The Wall Street Journal is starting the day with a provocative opinion editorial ($) by Benjamin Luxenberg, a Marine first lieutenant who says some troops should be willing to take a cut to pay and benefits in order to solve the nation’s fiscal crisis–and he’ll be the first to volunteer.
Luxenberg argues that troop pay has become “sacrosanct” in the national dialogue, and crucial defense programs are facing deeper cuts because of that.
“National security shouldn’t be sacrificed on the altar of military pay,” he writes.
The statement comes with caveats: before wholescale cuts, Luxenberg says pay should be aligned across the branches and the rules changed to eliminate disparity such as the following: “airmen who serve aboard Navy ships earn ‘hardship pay’ while the sailors aboard those same ships don’t.”
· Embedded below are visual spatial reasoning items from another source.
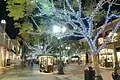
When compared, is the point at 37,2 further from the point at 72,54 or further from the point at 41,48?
the point at 72,54

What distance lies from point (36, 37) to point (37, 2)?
78.2ft

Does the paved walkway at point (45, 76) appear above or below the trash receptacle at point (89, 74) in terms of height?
below

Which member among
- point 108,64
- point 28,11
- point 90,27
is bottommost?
point 108,64

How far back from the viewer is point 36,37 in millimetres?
37688

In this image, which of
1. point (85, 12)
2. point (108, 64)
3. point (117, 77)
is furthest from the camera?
point (108, 64)

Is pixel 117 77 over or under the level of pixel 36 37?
under

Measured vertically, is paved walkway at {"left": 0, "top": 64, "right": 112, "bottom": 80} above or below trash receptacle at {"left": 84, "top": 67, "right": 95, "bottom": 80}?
below

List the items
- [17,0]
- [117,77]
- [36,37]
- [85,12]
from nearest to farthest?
[117,77], [17,0], [85,12], [36,37]

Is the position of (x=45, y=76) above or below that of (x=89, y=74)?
below

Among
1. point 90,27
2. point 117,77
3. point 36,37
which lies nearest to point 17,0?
point 90,27

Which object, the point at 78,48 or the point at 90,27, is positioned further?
the point at 78,48

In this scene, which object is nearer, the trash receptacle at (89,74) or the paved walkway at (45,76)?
the trash receptacle at (89,74)

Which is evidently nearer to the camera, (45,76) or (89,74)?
(89,74)

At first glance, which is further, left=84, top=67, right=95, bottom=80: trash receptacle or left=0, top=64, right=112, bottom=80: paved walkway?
left=0, top=64, right=112, bottom=80: paved walkway
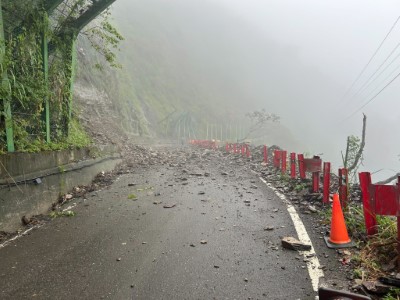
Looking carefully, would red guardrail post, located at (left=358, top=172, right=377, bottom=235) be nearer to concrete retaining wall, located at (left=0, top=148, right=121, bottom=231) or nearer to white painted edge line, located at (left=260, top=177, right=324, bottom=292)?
white painted edge line, located at (left=260, top=177, right=324, bottom=292)

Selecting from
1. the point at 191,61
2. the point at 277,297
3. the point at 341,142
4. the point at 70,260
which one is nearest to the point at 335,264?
the point at 277,297

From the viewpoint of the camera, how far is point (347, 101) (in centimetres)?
17938

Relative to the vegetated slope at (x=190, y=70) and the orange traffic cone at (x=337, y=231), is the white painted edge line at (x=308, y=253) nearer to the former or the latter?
the orange traffic cone at (x=337, y=231)

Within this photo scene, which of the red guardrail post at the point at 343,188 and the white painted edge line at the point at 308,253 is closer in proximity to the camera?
the white painted edge line at the point at 308,253

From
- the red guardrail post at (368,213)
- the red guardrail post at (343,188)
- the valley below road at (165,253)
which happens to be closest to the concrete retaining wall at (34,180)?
the valley below road at (165,253)

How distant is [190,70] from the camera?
11144 cm

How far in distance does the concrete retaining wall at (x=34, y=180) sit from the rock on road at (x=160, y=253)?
511 millimetres

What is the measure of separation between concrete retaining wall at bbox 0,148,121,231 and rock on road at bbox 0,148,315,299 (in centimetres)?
51

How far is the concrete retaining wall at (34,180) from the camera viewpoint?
5684mm

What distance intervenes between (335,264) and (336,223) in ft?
2.75

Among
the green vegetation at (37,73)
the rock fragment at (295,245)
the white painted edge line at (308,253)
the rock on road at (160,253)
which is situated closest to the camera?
the rock on road at (160,253)

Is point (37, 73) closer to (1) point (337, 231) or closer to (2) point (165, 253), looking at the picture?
(2) point (165, 253)

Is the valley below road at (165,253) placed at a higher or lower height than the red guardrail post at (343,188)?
lower

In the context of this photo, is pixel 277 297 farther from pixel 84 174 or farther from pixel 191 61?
pixel 191 61
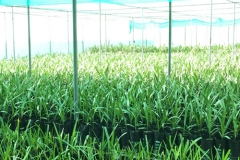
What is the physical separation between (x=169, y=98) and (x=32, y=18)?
12.2 metres

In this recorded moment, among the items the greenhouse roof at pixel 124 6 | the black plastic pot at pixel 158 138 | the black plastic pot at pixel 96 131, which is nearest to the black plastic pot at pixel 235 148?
the black plastic pot at pixel 158 138

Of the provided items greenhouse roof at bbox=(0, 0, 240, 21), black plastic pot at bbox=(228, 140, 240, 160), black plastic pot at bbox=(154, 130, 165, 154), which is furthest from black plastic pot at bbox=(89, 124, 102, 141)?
greenhouse roof at bbox=(0, 0, 240, 21)

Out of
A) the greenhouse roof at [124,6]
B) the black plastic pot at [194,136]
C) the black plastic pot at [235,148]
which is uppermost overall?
the greenhouse roof at [124,6]

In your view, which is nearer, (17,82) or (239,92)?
(239,92)

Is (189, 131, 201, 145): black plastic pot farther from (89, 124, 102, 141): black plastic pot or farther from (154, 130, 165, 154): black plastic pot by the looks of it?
(89, 124, 102, 141): black plastic pot

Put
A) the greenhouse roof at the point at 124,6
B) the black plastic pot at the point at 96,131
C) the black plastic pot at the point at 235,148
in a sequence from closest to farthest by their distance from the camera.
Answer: the black plastic pot at the point at 235,148, the black plastic pot at the point at 96,131, the greenhouse roof at the point at 124,6

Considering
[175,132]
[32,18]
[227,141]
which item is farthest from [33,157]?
[32,18]

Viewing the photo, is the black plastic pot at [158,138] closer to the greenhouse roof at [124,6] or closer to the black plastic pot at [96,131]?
the black plastic pot at [96,131]

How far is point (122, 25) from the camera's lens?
20.3 meters

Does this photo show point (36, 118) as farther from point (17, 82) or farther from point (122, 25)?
point (122, 25)

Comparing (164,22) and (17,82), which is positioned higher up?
(164,22)

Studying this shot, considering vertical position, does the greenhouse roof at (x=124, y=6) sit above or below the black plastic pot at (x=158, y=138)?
above

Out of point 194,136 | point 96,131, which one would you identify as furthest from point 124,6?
point 194,136

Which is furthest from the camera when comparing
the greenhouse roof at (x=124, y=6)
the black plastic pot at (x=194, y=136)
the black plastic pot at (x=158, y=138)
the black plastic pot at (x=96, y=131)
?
the greenhouse roof at (x=124, y=6)
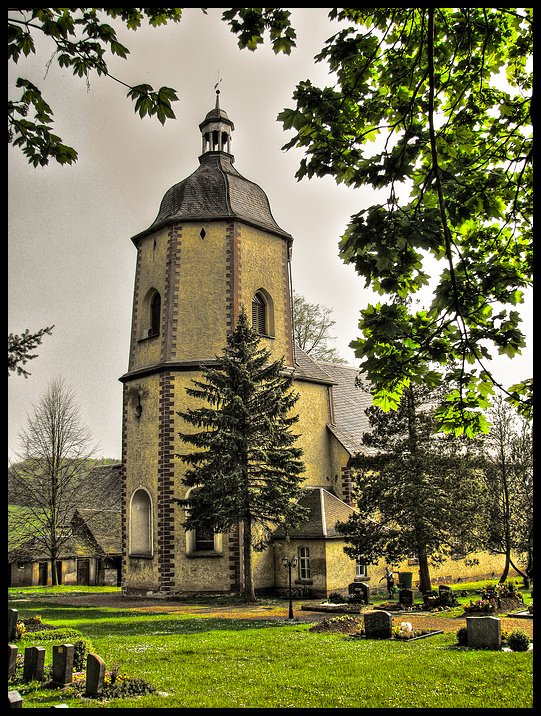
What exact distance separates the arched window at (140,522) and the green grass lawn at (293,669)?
8113 millimetres

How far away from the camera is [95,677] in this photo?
8.48m

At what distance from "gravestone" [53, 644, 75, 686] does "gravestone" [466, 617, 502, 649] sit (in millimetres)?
8116

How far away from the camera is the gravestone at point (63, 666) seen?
9086mm

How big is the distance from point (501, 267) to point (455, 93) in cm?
211

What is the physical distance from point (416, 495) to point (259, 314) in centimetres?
1021

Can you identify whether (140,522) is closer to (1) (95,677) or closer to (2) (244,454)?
(2) (244,454)

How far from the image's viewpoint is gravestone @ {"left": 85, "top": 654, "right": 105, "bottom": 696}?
8438 millimetres

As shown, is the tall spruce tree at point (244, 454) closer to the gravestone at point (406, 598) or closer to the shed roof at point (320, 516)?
the shed roof at point (320, 516)

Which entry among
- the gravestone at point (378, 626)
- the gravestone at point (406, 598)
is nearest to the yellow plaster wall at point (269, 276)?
the gravestone at point (406, 598)

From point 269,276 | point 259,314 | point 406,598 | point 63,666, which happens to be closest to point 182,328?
point 259,314

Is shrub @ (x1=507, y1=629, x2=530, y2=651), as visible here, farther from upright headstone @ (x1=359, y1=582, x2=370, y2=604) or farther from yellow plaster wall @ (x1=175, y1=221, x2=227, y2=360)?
yellow plaster wall @ (x1=175, y1=221, x2=227, y2=360)

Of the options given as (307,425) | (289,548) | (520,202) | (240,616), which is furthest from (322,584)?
(520,202)

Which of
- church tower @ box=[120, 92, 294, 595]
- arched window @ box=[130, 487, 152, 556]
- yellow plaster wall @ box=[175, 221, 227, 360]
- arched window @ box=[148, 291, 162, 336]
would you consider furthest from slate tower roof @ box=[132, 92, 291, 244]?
arched window @ box=[130, 487, 152, 556]

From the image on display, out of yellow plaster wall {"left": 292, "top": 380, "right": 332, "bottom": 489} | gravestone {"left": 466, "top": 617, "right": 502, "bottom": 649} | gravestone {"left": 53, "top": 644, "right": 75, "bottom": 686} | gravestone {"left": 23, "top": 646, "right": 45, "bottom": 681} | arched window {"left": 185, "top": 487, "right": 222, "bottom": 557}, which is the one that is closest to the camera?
gravestone {"left": 53, "top": 644, "right": 75, "bottom": 686}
In another example, Luxenberg challenges the need of TAD troops in Bahrain to receive a $142 per diem on top of normal pay and benefits.
If base pay needs to get cut too, he says, childless officers–those with fewer financial demands and a bigger paycheck–should be first in line to take the heat.
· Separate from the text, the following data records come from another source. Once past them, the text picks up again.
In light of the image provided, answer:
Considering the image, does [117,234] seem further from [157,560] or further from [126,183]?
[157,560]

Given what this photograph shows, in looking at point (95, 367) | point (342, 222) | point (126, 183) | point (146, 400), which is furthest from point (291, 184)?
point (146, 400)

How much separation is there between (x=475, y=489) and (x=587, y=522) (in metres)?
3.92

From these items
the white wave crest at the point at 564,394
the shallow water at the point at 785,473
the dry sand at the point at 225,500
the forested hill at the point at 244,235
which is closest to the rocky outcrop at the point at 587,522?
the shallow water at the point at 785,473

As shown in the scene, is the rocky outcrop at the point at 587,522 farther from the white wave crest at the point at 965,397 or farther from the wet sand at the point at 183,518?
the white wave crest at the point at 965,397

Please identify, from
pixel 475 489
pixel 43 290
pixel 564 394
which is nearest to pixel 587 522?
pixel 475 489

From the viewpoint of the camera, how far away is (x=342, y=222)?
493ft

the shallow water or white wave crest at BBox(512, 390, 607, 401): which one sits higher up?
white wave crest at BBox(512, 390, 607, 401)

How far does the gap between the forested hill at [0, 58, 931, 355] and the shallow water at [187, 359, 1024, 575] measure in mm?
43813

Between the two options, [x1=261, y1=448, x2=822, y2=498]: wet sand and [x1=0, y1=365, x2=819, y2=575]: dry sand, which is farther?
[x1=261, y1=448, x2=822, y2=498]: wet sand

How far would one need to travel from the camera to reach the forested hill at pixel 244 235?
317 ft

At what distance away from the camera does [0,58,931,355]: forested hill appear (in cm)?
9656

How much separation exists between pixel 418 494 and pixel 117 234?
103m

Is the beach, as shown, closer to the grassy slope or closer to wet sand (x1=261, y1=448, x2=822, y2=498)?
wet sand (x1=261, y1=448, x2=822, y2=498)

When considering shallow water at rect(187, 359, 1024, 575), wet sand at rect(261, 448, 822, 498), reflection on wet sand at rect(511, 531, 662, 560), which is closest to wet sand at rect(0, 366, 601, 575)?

“The cuts should be done the American way,” Luxenberg writes, in the most controversial sentence in the piece. “Those who most need the money should be affected the least.”
The op-ed is a different spin on a widely reviled story by Pulitzer-winning Huffington Post military reporter David Wood, published at the end of January.
The piece argued that troop pay and benefits across the board were due for a reckoning after a decade of growth in federal spending on those items. “Salaries and benefits soared far above civilian compensation, military bases and housing were refurbished, support services like day care, family counseling and on-base college courses were expanded,” he wrote.
To date, the story has 72 pages–and counting–of outraged comments, many of which concentrate on the phrase “lavish benefits” in the headline, which has since been recast and the words deleted. A number of comments include stories from service members and their families about struggling to make ends meet amidst the hardship of military life. But there were officers and family members of officers who weighed in too to say, “yes, we live comfortably–but we earn every penny.”
Most remarkable about Luxenberg’s piece so far is how ready a number of commenters are to go along with it. A number thank him for his service and say there should be more Marines like him.
Of course, it’s always easier to talk about cutting someone else’s pay than it is to talk about seeing your own cut.
But what do you think? Is Lt. Luxenberg on to something?